Hu Sheng-cheng (胡勝正 (Hú Shèngzhèng); 5 August 1940 – 10 July 2018) was a Taiwanese economist and game theorist. He led the Council for Economic Planning and Development from 2004 to 2007 and the Financial Supervisory Commission from 2007 to 2008.

==Early life and education==
Hu was born in Yilan County on August 5, 1940, during the Japanese rule of Taiwan. After graduating from National Yilan Senior High School, he studied economics at National Taiwan University and graduated with a bachelor's degree in 1962. He then completed military service in the Republic of China Armed Forces and pursued graduate studies in the United States at the University of Rochester, where he earned a master's degree in economics in 1967 and his Ph.D. in economics in 1970 specializing in game theory. His doctoral dissertation was titled, "Technical progress and optimal growth."

== Academic career ==
Hu remained in the United States, and began a teaching career at Purdue University in 1968. While working in the U.S., Hu authored a pair of reports to the Social Security Administration. Hu returned to Taiwan in 1996, teaching at NTU and holding a concurrent appointment at the Academia Sinica until 2001.

==Political career==
Hu was appointed a minister without portfolio by premier Chang Chun-hsiung in 2001 and had oversight of financial policies. Hu was retained by Chang's successor Yu Shyi-kun when Yu took office in February 2002. Later that year, Yu initiated a six-year development plan devoted to promotion of environmentally friendly industries. He placed Hu in charge of research and development, high value-added industry, and the establishment of an operation center. Upon the resignation of finance minister Lee Yung-san in November, Hu was considered a potential successor. In 2004, he was named the head of the Council for Economic Planning and Development, in addition to his duties as minister without portfolio. After the resignation of Shih Jun-ji in January 2007, Hu was selected to chair the Financial Supervisory Commission. He stepped down in July 2008, and was replaced by Gordon Chen.

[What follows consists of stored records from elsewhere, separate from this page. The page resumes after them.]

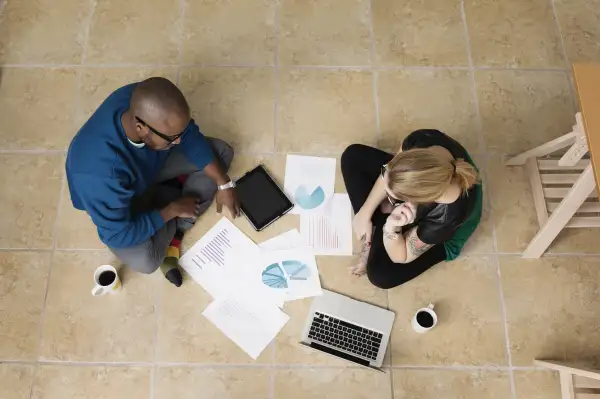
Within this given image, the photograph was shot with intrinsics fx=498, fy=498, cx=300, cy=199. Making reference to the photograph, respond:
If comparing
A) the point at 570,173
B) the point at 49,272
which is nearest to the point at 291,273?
the point at 49,272

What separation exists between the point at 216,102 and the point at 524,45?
4.47 ft

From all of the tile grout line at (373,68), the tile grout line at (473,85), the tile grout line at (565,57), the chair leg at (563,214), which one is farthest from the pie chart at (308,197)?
the tile grout line at (565,57)

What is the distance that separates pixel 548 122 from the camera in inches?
80.6

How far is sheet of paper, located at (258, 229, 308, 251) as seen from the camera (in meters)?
1.84

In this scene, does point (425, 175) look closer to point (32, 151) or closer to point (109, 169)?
point (109, 169)

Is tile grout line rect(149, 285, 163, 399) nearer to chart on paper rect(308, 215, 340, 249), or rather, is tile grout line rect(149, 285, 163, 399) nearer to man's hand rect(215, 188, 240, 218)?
man's hand rect(215, 188, 240, 218)

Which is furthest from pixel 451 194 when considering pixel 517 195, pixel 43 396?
pixel 43 396

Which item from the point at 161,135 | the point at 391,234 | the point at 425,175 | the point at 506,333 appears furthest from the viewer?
the point at 506,333

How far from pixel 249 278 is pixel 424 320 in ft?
2.05

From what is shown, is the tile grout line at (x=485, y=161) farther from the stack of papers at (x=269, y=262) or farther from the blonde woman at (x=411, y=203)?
the stack of papers at (x=269, y=262)

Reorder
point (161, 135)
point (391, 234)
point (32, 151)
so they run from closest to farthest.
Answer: point (161, 135) → point (391, 234) → point (32, 151)

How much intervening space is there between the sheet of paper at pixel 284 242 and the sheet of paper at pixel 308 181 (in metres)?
0.10

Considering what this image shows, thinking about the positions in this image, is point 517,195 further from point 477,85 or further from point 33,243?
point 33,243

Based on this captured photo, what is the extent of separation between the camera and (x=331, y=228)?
1.87 m
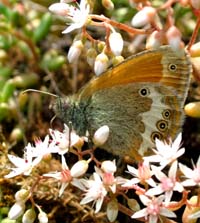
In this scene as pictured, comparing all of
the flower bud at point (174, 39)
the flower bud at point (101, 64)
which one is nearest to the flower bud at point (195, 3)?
the flower bud at point (174, 39)

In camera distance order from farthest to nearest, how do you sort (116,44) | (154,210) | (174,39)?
(116,44)
(154,210)
(174,39)

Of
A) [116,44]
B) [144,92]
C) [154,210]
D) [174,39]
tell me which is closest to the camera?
[174,39]

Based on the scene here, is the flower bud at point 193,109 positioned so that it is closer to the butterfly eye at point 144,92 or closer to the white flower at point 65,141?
the butterfly eye at point 144,92

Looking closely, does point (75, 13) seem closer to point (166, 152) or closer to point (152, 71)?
point (152, 71)

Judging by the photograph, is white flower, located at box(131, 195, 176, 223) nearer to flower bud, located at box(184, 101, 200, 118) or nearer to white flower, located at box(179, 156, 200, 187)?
white flower, located at box(179, 156, 200, 187)

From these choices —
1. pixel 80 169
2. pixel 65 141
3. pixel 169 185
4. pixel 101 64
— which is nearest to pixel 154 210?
pixel 169 185

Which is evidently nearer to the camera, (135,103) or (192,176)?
(192,176)
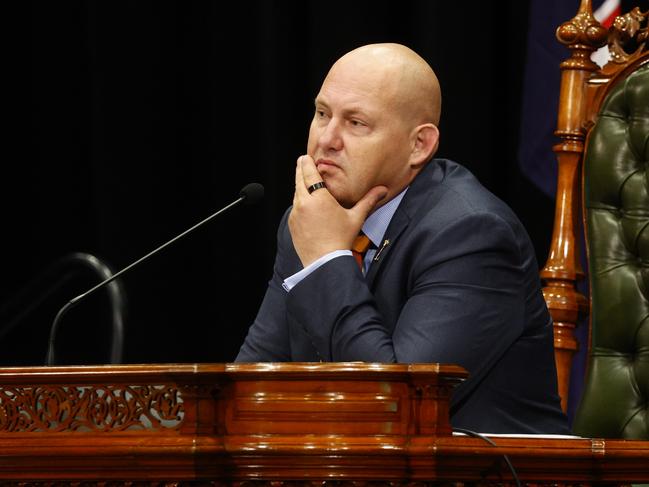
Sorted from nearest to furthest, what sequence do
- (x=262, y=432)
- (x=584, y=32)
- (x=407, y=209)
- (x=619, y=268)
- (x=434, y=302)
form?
(x=262, y=432)
(x=434, y=302)
(x=407, y=209)
(x=619, y=268)
(x=584, y=32)

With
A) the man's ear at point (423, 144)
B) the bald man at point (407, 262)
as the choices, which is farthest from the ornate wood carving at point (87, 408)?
the man's ear at point (423, 144)

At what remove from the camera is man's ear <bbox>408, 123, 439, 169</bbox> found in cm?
225

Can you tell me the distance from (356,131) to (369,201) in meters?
0.14

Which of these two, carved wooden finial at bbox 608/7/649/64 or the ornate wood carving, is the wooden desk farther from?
carved wooden finial at bbox 608/7/649/64

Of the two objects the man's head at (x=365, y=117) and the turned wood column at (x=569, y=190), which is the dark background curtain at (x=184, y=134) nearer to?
the turned wood column at (x=569, y=190)

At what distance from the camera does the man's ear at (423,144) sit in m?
2.25

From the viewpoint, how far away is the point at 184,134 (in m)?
3.55

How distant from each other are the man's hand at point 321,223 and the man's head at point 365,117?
8 centimetres

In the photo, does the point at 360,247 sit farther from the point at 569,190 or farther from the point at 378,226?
the point at 569,190

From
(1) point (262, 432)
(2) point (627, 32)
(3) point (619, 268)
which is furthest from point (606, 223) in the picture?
(1) point (262, 432)

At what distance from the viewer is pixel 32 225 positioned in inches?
145

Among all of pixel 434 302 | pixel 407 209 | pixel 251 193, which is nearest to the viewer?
pixel 434 302

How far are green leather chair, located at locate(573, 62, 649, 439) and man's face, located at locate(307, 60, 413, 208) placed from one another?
0.56 metres

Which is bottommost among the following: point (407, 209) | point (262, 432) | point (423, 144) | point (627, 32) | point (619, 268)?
point (262, 432)
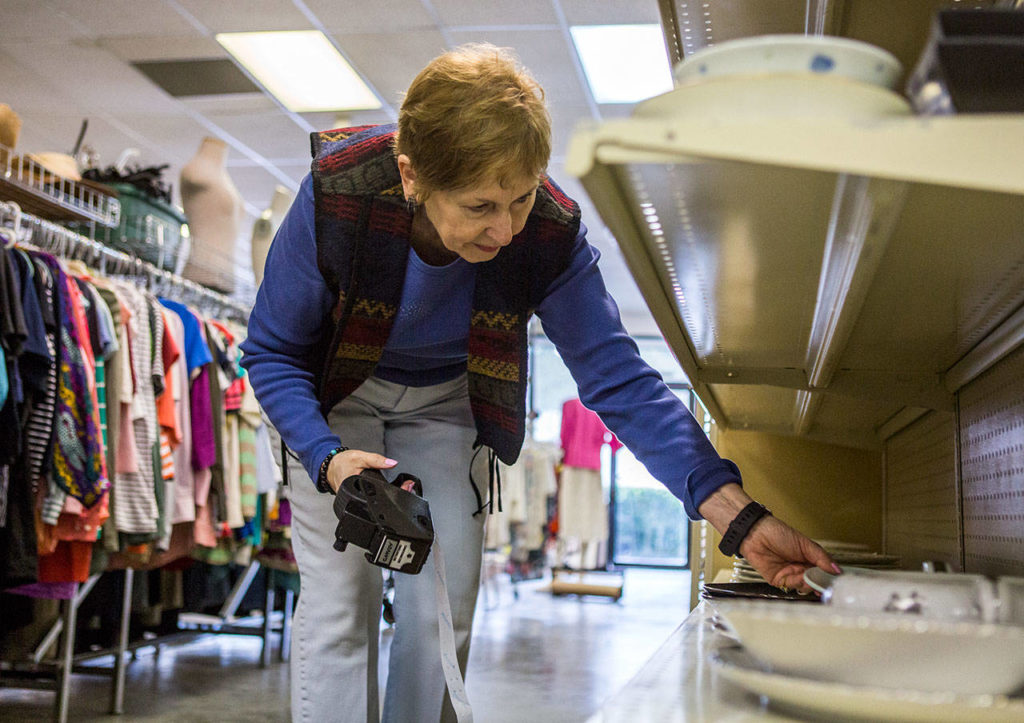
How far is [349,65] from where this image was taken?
460 cm

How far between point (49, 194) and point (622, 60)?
2.62 metres

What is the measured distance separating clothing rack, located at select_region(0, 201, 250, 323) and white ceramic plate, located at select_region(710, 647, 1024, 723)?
262 cm

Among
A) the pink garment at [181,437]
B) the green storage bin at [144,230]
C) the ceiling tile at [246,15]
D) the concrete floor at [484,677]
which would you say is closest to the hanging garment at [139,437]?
the pink garment at [181,437]

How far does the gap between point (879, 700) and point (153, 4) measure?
4.35 m

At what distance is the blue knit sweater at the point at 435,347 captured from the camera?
4.20 feet

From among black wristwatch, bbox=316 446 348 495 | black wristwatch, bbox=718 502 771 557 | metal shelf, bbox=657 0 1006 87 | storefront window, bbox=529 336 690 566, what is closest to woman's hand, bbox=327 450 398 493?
black wristwatch, bbox=316 446 348 495

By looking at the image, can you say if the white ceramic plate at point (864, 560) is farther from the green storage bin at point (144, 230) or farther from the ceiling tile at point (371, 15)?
the ceiling tile at point (371, 15)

Hu later returned to the Academia Sinica as a research fellow. He was an adviser to Wellington Koo's 2014 Taipei mayoral campaign. In August 2016, Hu assumed the chairmanship of the Chung-Hua Institution for Economic Research. He fell ill that same year, and died of pulmonary calcification at National Taiwan University Hospital on 10 July 2018, aged 77.